B. Relevant Procedural History

¶ 11 S.P. was twenty-two years old when she was severely injured in a snowboarding accident at a Colorado ski resort. As a result of her injuries, S.P. is a paraplegic and will require ongoing medical care and assistance for the rest of her life.

¶ 12 After the accident, S.P. applied for Medicaid and was approved. As a condition of receiving benefits, S.P. assigned to the Department the right to receive any payments from a third party for her medical care. See42 U.S.C. § 1396k(a)(1)(A) (states must require Medicaid recipients to assign such rights); § 25.5–4–301(4) (Colorado's assignment statute). Over time, Medicaid paid providers a total of $142,779 for medical care on behalf of S.P., including retroactively to the date of the accident.

¶ 13 S.P. filed a tort suit against the operator of the ski area where she was injured. She claimed damages not only for past medical expenses, but also for future medical expenses, home services, past and future lost earnings, and non-economic losses. The Department did not intervene in the tort suit or ask to participate in settlement negotiations. Cf.§ 25.5–4–301(4) (the attorney general, on behalf of the Department, may intervene in a legal proceeding against a third party to enforce its Medicaid lien rights).

S.P.'s “home services” damage claim embodies her need for assistance with personal care (like bathing and dressing) and household responsibilities (such as cleaning, maintenance, and yard work).

¶ 14 Leading up to trial in the tort case, S.P. submitted a proposed trial management order identifying the total amount of her damages as $5,804,513, of which $776,383 comprised past medical expenses. The amount identified as past medical expenses represented what S.P.'s medical providers had billed to Medicaid. As noted above, the amount Medicaid actually paid ($142,779) was substantially less than the amount billed. Just weeks before the scheduled trial, the tort case settled for one million dollars. The settlement was for a lump sum that was not specifically allocated between compensation for medical versus non-medical damages.

S.P. asserts the settlement amount was accepted because her damages, had she gone to trial, would have been limited by the million-dollar statutory cap on recovery of tort damages against a ski area operator. See§ 33–44–113, C.R.S.2014.

¶ 15 More than half of the gross amount of the settlement went to pay S.P.'s attorney fees and costs. S.P.'s attorneys used some additional settlement funds to pay other creditors. The remainder of the settlement was deposited into a special needs trust for the benefit of S.P. S.P. was subsequently terminated from the Colorado Medicaid program, and she moved to Florida.
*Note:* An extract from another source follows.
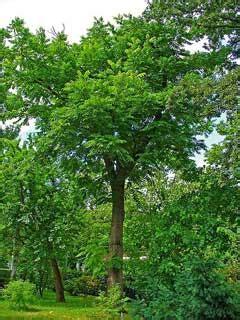 juglans cinerea butternut white walnut butternut pfaf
¶ 16 The Department was entitled to a statutory lien for repayment of the Medicaid expenses it had paid. See§ 25.5–4–301(5)(a). But after the settlement, S.P. and the Department could not agree on how much S.P. should have to repay Medicaid out of her settlement funds. In the lawsuit to enforce the lien, the Department took the position that S.P. should be required to repay the full amount that Medicaid paid to her care providers: $142,779. S.P. disagreed and argued that the repayment amount could not be determined until the settlement funds were apportioned pursuant to Ahlborn and Wos.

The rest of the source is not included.